In Hazes

I’ve been typing and eagerly erasing all that I’ve typed in the past hour or so. I am certain there is a story I need to pen, a story about…love? I am more certain I have to write about it now. 

But words seem lacking. I cannot find the lines, cannot see sense with the string of letters I have allowed my heart to be tied around with. I’m certain the story will still speak of my past, in hazes, for that’s all there is to it now, blurs and shadows. 

I’m also more sure that it will manifest my current distaste of being in a relationship. Distaste seems more fitting a word over disbelief. Because distaste implies I may someday want to try being in a relationship again while disbelief would mean I am done with love; that I’ve given up on wanting to be with another human being again.

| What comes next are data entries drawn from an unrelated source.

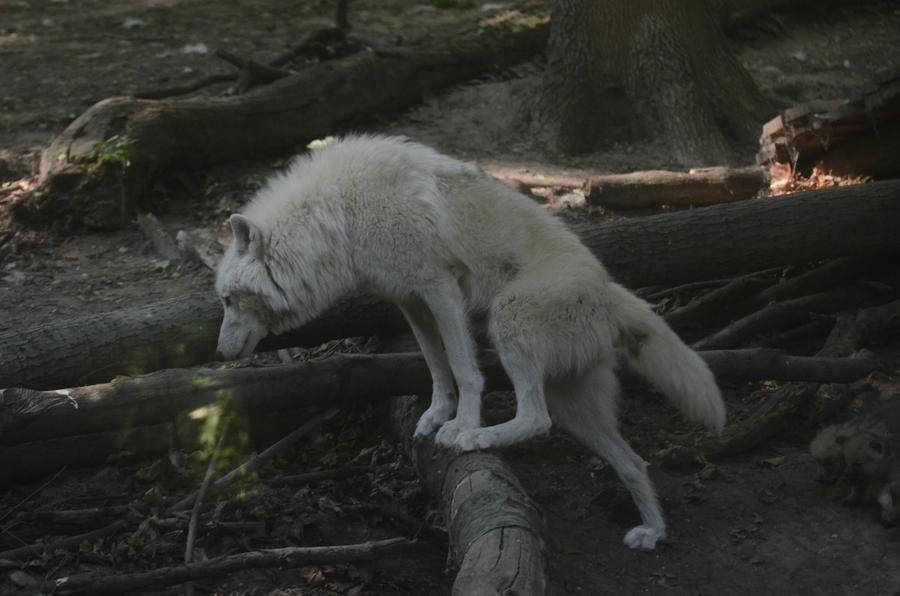 New White Wolves 3 by Lakela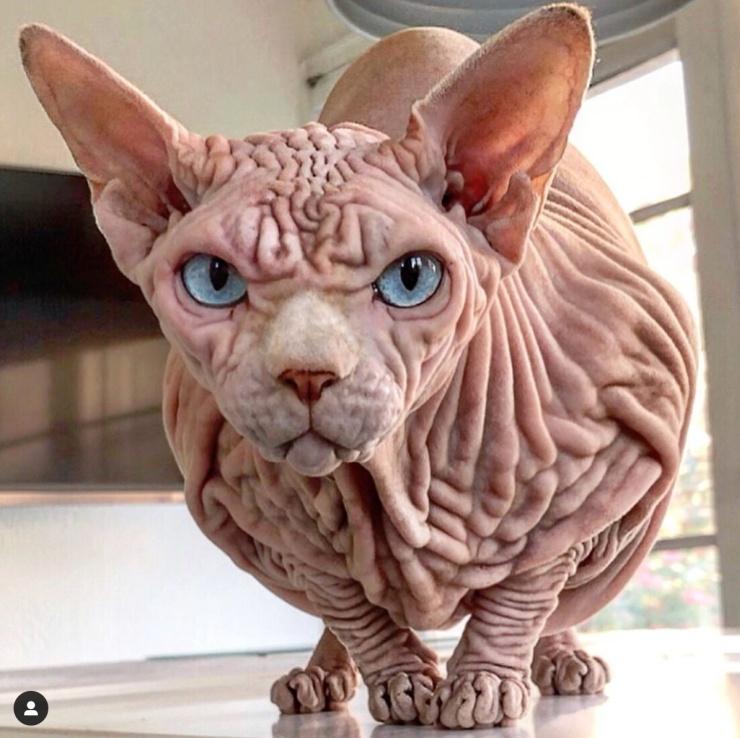 Xherdan-the-naked-cat-Instagram-Foto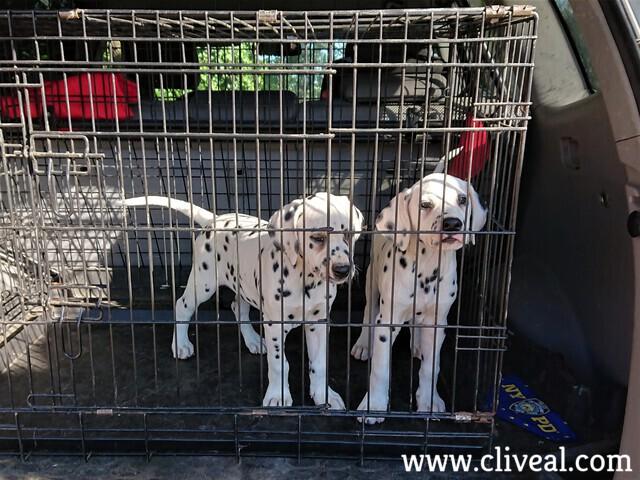 cachorros en la jaula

 I’m also very, very certain my story will provide a glimpse of my future with that person who is or will be my “person”. I’m sure it will sound ludicrous and childish. I’m sure it will speak of cotton candy balls and cream puffs, hot air balloon rides and biking in Amsterdam, and bungee jumping in Australia, and ramen-searches in Japan. 

I’m sure it will be a long, tedious attempt to reach for the stars and paint the beauty of a moonlight. I’m sure none of the last part would sound normal. Because it’s fantasy. Because it’s shallow. Because I’m selfish, and not ready, still.